Winning teams lead referees into the calls that need to be made rather than following them into oblivion. And if the refs never end up doing it, it becomes evident to everyone who sees it—not just loyal and biased fans, agents and confidants—what’s going on. Then THEY talk about how you were the better team and deserved more than you got. Then you look back at THEY, including the refs and the league, and say it doesn’t matter; you’ve got this next time, and every time.

As we said before the playoffs started, as we’ll probably explore more during the summer if the series result doesn’t reverse, this organization needs a serious culture change. That’s impossible to accomplish overnight, but it should start right now. The Blazers won’t get a second chance at the 2018 NBA Playoffs. They’re still alive in this series, though...still at the point where everything could look different with the turn of a single game.

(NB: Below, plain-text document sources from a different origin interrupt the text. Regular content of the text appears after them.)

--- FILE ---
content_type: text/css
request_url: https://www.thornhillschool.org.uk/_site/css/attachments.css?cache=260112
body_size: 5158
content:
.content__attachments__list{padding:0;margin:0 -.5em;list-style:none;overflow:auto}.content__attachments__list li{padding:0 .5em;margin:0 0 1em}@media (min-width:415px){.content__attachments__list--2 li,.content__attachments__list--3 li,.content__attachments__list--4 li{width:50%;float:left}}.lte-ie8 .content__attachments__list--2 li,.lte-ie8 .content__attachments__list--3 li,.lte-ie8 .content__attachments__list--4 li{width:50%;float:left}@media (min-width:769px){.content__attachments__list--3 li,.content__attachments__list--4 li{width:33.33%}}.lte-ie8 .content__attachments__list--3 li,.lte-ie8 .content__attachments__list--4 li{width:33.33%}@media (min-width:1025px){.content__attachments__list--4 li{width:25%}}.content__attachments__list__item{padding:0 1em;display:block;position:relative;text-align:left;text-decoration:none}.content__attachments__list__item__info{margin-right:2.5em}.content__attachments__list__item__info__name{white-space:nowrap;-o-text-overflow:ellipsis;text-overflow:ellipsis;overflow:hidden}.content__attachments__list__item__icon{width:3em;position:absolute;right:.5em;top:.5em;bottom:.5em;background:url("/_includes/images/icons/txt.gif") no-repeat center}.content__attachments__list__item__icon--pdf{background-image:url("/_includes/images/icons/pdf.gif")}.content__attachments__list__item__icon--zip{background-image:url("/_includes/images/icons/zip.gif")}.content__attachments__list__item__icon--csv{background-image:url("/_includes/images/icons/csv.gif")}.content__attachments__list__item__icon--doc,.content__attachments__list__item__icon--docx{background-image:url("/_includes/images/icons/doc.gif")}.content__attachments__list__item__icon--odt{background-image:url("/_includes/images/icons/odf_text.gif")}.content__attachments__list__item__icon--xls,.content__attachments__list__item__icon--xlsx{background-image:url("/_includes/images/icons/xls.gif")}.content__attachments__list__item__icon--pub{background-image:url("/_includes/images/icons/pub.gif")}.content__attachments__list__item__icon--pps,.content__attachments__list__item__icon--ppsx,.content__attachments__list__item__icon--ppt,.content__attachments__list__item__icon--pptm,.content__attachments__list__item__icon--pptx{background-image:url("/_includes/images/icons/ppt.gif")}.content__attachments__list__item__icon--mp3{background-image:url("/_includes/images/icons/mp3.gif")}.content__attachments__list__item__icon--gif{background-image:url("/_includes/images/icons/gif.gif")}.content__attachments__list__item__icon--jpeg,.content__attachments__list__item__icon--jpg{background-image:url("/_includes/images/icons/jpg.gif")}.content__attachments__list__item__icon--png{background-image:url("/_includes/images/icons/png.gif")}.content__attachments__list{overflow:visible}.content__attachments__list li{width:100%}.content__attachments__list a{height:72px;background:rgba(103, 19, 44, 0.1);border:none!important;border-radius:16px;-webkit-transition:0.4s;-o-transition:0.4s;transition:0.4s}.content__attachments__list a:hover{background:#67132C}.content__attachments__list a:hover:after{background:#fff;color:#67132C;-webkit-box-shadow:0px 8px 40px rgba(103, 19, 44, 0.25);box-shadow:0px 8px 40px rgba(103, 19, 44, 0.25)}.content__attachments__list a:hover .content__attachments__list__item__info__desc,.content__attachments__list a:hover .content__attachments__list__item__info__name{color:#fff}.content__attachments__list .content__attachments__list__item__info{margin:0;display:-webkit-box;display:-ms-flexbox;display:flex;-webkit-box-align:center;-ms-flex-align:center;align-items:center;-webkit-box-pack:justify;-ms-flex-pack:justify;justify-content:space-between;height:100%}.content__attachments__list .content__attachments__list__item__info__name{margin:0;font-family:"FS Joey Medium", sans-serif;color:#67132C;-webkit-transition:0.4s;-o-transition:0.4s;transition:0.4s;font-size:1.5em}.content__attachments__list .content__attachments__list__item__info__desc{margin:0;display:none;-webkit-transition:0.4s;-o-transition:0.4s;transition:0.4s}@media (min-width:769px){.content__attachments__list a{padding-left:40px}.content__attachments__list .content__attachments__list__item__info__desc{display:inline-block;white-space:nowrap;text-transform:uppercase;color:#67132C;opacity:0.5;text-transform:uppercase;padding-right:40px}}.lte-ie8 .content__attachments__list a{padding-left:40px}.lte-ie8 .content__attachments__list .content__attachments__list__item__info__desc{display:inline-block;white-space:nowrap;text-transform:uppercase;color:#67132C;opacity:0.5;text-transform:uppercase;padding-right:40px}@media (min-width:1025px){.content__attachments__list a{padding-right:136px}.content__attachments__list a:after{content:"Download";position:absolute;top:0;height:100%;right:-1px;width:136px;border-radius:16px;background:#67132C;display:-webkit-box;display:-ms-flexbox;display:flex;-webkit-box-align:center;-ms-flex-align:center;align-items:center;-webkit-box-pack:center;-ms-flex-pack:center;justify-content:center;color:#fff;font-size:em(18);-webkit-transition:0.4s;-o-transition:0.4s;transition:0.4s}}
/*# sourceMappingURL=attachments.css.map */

They need to come out with aggression, with an indomitable attitude, and with the idea that nothing will get in the way of winning Game 3.

In part, that attitude is going to show in how they perceive and treat the whistles blown against them. If they think they’re going to win this, or any, playoff series on the basis of fairness, they lost before it even started. When they teach the referees to make favorable calls by how they approach the game and the opponent, they’ll start to get more of them. Either way, the whistles will be a symptom of what they did or didn’t do, not the reason for it.

Game 3 tips at 6:00 PM, Pacific on Thursday.